◆ WORK INSTRUCTIONS ◆
List every row below that contains the word "sedan", copying each row in full.

▬▬▬

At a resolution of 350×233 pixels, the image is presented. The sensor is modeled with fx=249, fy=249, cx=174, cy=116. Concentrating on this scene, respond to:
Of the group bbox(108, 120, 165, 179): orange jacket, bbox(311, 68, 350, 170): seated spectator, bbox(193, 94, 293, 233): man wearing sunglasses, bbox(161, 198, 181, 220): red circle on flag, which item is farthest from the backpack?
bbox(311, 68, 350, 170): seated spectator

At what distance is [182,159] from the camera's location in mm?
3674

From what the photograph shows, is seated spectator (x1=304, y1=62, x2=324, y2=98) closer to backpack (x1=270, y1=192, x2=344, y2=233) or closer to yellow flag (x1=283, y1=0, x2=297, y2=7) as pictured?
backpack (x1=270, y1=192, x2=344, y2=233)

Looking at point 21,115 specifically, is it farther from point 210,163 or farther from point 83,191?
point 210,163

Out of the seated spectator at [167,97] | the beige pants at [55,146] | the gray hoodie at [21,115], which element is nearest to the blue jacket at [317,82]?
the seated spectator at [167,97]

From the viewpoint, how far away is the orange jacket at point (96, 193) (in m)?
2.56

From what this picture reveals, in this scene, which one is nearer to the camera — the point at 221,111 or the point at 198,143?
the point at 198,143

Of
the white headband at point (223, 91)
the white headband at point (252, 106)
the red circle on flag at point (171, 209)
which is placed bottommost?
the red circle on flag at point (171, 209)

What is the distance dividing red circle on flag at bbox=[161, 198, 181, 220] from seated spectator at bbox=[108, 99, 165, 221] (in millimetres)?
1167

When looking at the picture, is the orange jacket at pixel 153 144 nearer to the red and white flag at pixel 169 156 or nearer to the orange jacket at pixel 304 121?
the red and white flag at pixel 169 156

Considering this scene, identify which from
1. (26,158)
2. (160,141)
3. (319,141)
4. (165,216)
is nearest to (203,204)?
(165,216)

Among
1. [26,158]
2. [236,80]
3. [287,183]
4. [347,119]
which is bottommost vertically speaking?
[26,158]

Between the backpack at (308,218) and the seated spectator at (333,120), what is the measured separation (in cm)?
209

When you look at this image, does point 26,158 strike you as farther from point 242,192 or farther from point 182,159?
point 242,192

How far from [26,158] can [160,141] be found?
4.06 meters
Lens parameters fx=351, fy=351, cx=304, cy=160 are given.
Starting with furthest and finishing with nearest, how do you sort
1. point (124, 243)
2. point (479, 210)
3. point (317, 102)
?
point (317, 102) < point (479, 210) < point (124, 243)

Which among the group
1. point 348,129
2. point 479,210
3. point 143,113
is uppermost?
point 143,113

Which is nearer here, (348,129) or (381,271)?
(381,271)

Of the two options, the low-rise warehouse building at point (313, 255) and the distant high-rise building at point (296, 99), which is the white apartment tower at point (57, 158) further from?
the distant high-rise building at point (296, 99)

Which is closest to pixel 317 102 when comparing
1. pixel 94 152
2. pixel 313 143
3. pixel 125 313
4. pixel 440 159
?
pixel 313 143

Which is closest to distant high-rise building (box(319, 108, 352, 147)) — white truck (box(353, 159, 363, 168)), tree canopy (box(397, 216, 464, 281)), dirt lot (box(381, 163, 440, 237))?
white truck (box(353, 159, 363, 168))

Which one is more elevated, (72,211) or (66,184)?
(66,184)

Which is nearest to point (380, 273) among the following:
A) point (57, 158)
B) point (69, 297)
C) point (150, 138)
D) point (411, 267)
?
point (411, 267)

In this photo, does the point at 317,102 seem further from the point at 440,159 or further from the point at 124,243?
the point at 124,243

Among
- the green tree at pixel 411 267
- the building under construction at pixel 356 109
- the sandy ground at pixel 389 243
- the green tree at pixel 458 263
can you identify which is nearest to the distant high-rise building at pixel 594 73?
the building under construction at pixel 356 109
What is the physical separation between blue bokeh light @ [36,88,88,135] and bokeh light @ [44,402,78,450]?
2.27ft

▬▬▬

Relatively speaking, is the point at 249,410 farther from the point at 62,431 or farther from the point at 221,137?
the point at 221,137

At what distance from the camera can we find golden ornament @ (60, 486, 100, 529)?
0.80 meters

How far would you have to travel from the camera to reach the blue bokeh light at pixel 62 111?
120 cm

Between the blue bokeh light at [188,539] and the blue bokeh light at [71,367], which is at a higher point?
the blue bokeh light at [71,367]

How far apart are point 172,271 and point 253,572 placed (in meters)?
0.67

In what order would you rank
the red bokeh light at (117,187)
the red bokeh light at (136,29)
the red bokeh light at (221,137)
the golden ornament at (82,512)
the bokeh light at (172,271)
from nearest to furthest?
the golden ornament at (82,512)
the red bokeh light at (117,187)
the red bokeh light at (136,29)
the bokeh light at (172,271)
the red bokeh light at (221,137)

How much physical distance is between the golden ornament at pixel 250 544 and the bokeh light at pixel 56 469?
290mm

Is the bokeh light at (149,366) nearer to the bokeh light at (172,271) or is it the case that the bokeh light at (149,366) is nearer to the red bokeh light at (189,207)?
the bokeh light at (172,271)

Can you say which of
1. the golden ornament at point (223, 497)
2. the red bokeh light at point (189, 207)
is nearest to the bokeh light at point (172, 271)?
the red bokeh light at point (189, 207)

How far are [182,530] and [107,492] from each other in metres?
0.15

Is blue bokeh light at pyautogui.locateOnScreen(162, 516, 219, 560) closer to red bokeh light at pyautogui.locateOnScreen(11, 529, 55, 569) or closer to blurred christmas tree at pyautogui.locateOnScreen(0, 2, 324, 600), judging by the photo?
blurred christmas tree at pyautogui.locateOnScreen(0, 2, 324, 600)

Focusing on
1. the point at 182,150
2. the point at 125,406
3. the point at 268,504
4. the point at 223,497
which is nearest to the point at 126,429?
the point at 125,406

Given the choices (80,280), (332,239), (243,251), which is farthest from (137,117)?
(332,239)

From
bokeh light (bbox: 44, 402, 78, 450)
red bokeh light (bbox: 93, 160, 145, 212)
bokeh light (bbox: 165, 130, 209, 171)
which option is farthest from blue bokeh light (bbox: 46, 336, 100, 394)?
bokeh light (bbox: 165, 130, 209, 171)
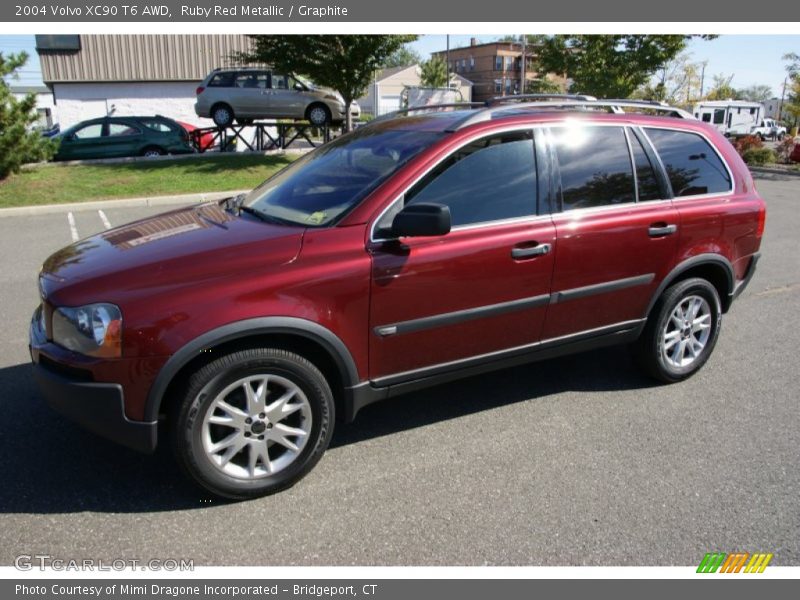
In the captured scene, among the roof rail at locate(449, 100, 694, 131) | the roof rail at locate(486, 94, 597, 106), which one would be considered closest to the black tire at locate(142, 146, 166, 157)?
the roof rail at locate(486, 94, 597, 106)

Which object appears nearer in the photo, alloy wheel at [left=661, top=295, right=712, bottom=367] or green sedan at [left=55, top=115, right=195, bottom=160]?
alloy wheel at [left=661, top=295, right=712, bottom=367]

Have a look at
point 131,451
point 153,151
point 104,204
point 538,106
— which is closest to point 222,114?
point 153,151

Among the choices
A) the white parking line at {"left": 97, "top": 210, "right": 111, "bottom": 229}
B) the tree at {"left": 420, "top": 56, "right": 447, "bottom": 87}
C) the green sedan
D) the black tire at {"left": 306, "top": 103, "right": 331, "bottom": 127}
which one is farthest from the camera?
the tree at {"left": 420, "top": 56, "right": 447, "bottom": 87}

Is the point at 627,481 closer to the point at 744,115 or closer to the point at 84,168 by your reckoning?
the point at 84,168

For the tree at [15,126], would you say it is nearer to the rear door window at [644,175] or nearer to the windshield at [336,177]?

▬▬▬

◆ FINISHED ANSWER ◆
Which object appears nearer in the photo, alloy wheel at [left=661, top=295, right=712, bottom=367] or green sedan at [left=55, top=115, right=195, bottom=160]?
C) the green sedan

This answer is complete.